*WHAT NEEDS TO BE DONE*
Retype the data below exactly, skipping pictures.

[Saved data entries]
○ ○ ○ ○

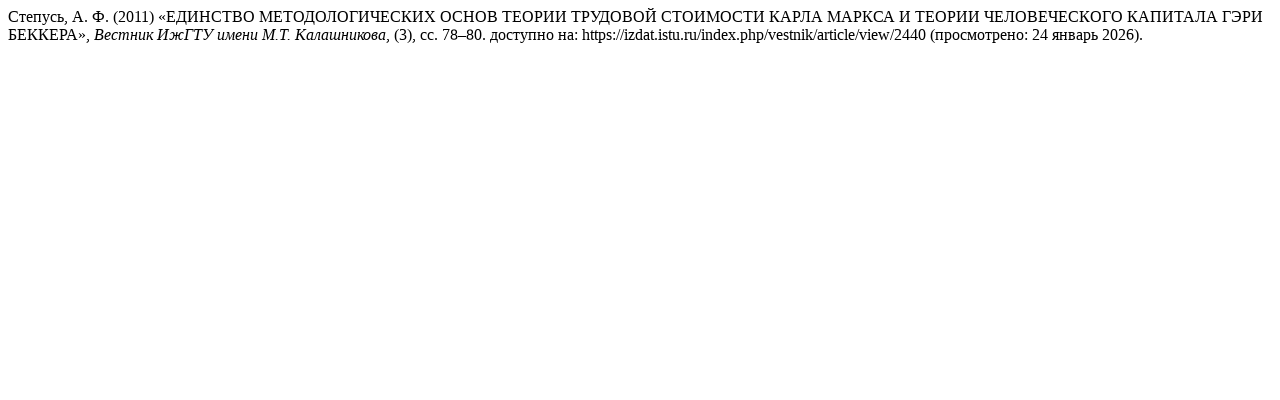

--- FILE ---
content_type: text/html; charset=UTF-8
request_url: https://izdat.istu.ru/index.php/vestnik/citationstylelanguage/get/harvard-cite-them-right?submissionId=2440&publicationId=1199
body_size: 407
content:
<div class="csl-bib-body">
  <div class="csl-entry">Степусь, А. Ф. (2011) «ЕДИНСТВО МЕТОДОЛОГИЧЕСКИХ ОСНОВ ТЕОРИИ ТРУДОВОЙ СТОИМОСТИ КАРЛА МАРКСА И ТЕОРИИ ЧЕЛОВЕЧЕСКОГО КАПИТАЛА ГЭРИ БЕККЕРА», <i>Вестник ИжГТУ имени М.Т. Калашникова</i>, (3), сс. 78–80. доступно на: https://izdat.istu.ru/index.php/vestnik/article/view/2440 (просмотрено: 24 январь 2026).</div>
</div>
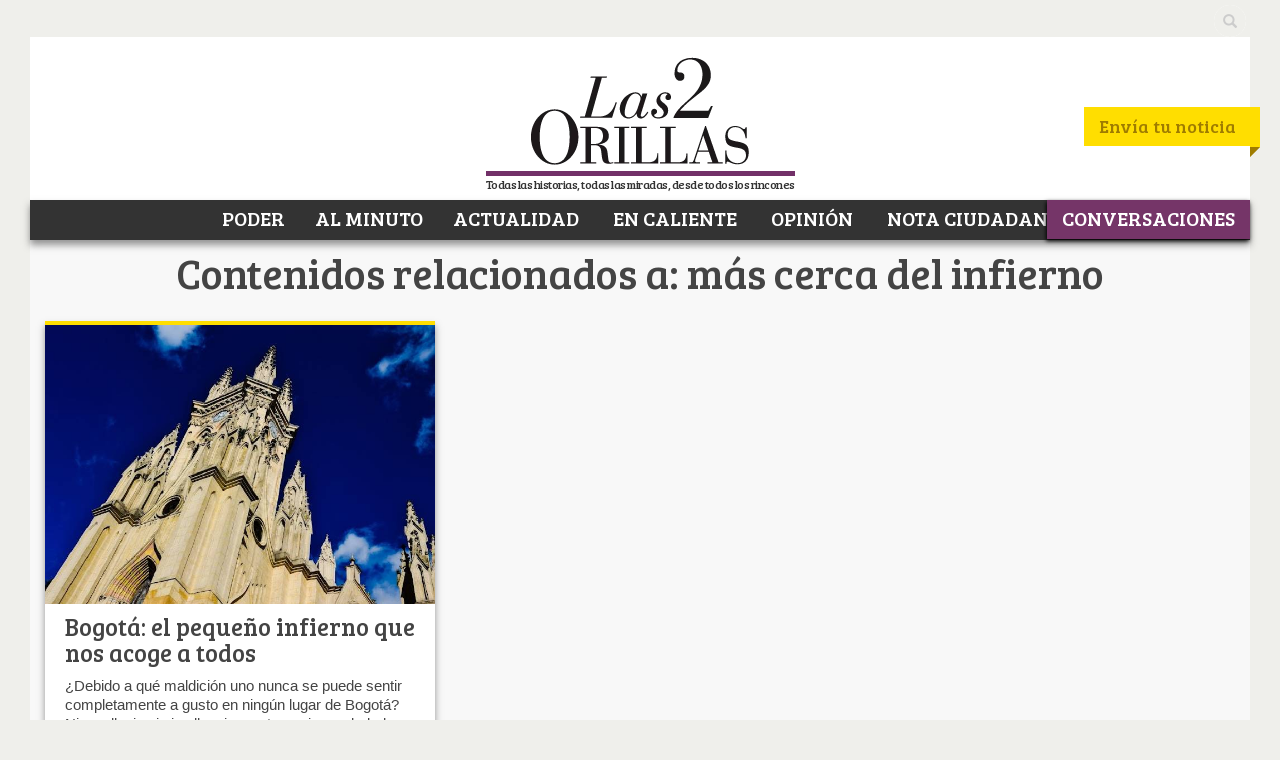

--- FILE ---
content_type: text/plain; charset=UTF-8
request_url: https://at.teads.tv/fpc?analytics_tag_id=PUB_9412&tfpvi=&gdpr_status=22&gdpr_reason=220&gdpr_consent=&ccpa_consent=&shared_ids=&sv=d656f4a&
body_size: 56
content:
NWViYWNmN2YtYWYxMS00MDEyLTkyYzAtNGJkYjI2NGMzMDRlIzgtNA==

○ ○ ○ ○

*REPLY TO THE TASK*
--- FILE ---
content_type: text/html; charset=UTF-8
request_url: https://izdat.istu.ru/index.php/vestnik/citationstylelanguage/get/harvard-cite-them-right?submissionId=2440&publicationId=1199
body_size: 407
content:
<div class="csl-bib-body">
  <div class="csl-entry">Степусь, А. Ф. (2011) «ЕДИНСТВО МЕТОДОЛОГИЧЕСКИХ ОСНОВ ТЕОРИИ ТРУДОВОЙ СТОИМОСТИ КАРЛА МАРКСА И ТЕОРИИ ЧЕЛОВЕЧЕСКОГО КАПИТАЛА ГЭРИ БЕККЕРА», <i>Вестник ИжГТУ имени М.Т. Калашникова</i>, (3), сс. 78–80. доступно на: https://izdat.istu.ru/index.php/vestnik/article/view/2440 (просмотрено: 24 январь 2026).</div>
</div>

--- FILE ---
content_type: text/plain; charset=UTF-8
request_url: https://at.teads.tv/fpc?analytics_tag_id=PUB_9412&tfpvi=&gdpr_status=22&gdpr_reason=220&gdpr_consent=&ccpa_consent=&shared_ids=&sv=d656f4a&
body_size: 56
content:
NWViYWNmN2YtYWYxMS00MDEyLTkyYzAtNGJkYjI2NGMzMDRlIzgtNA==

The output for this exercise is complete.